Les fous sont des joueurs de flûte

Emma Marsantes

Éditions Verdier

Son enfance a fait la loi

Après Une mère éphémère Emma Marsantes poursuit son récit de vie, une vie où il faut mettre des mots sur l’indicible pour vivre.

Dans ce deuxième volet qu’elle construit tel un opéra, elle aborde sa vie d’adulte, de femme et de mère.

La mort du père nous apprend qu’il a continué à vivre dans l’appartement où sa femme s’est pendue. Une mémoire trouble à entretenir ou indifférence ? Le mort gardera son secret. Toujours est-il que Mia a conservé des liens avec ce père, malgré tout et envers tout. Elle s’occupera de lui jusqu’à son dernier souffle.

Bien avant la mort de ce père, il a organisé le mariage de sa fille, il lui fallait un gendre qui lui convienne ; si ce n’était pas triste, le choix s’est fait comme dans une foire aux bestiaux ce qui est pour le moins hilarant dans ce milieu ultra bourgeois.

Une fois le candidat élu et mal élu, la vie s’est déroulée comme une triste routine à part la joie d’avoir des enfants.

Cette période de maternité et d’éducation des enfants est une vaste reproduction du conformisme de bon aloi de son milieu.

C’est une période où Mia s’oublie dans cette volonté de tout bien faire pour les autres.

Sauver les apparences.

« Ce qui va déchirer le livre, ce qui fera des années qui approchent une grosse boule de papier froissé, ce sera d’avoir perdu, avec la disparition de mon père, le goût du mensonge de nous. »

Un divorce plus tard, l’ancrage artificiel se dénoue.

Elle se croit enfin libre.

Elle va rencontrer l’homme toxique, plus âgé qu’elle, sûr de lui, dès la première rencontre il la domine, physiquement, moralement, il en impose.

« J’avais oublié le claquement du plaisir.

Violuptés.

Mes planchers cèdent. »

Elle est restée la petite Mia dressée à la soumission.

Emma Marsantes se fait dramaturge pour fendre l’armure. Elle a la maîtrise intellectuelle de son récit. Son écriture mouvante, son vocabulaire riche ne peut être que précis, son phrasé très particulier précise et détaille et fait que le lecteur ressent dans sa chair ce qui se joue à chaque étape de cette relation.

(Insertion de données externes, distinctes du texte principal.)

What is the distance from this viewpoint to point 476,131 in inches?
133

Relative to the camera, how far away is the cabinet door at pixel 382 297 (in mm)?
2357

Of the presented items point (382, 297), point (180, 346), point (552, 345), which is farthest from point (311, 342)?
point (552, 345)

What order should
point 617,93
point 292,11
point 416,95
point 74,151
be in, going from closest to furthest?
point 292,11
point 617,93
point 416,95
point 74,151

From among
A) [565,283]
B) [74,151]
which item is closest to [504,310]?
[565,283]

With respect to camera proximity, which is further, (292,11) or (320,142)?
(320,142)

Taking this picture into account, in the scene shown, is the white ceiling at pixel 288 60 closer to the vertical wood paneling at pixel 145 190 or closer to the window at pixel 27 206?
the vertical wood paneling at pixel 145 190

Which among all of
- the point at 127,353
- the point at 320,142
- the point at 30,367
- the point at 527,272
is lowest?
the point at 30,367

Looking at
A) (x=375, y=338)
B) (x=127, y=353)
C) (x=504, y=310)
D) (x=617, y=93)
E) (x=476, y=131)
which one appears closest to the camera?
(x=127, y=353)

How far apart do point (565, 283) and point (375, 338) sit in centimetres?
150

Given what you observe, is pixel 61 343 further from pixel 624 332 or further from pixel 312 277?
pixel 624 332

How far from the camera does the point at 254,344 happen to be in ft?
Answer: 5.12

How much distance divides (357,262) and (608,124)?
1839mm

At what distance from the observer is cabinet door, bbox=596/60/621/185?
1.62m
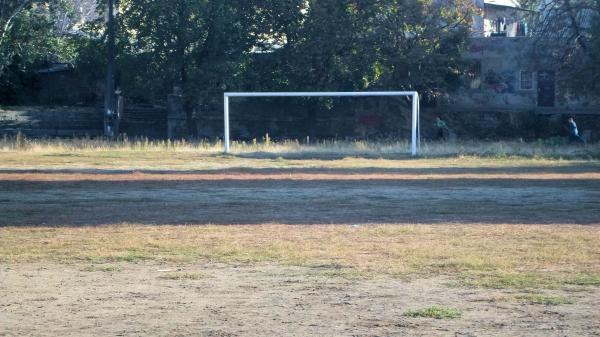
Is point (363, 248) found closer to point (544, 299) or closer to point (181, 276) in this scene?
point (181, 276)

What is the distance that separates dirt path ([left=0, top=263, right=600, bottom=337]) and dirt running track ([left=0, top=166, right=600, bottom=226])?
5331 millimetres

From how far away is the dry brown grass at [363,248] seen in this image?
10.9m

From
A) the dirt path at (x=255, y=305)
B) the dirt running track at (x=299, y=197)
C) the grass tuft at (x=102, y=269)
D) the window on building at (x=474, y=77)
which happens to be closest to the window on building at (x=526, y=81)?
the window on building at (x=474, y=77)

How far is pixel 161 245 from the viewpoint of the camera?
13.0 meters

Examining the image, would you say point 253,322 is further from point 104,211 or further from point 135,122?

Une rencontre commencée sur l’air de da ba da ba da da da d’Un homme et une femme se termineplutôt façon Psychose.

Alors la question essentielle du libre arbitre se pose.

En effet quand on a subi l’emprise dès l’enfance peut-on être libre ?

Ce qui ressort de cette lecture c’est la précision avec laquelle l’auteur nous montre les mécanismes de l’effacement de soi, juste pour exister à travers l’autre.

Cela va loin, très loin, l’analyse se fait au scalpel sans déballage.

Un style unique plus affûté qu’une lame nous donne à ressentir les enjeux d’un quotidien toxique dans jamais mettre le lecteur en porte à faux façon voyeurisme.

Plus qu’un livre une expérience à vivre.

Merci à Masse critique Babelio et aux éditions Verdier pour ce privilège de lecture.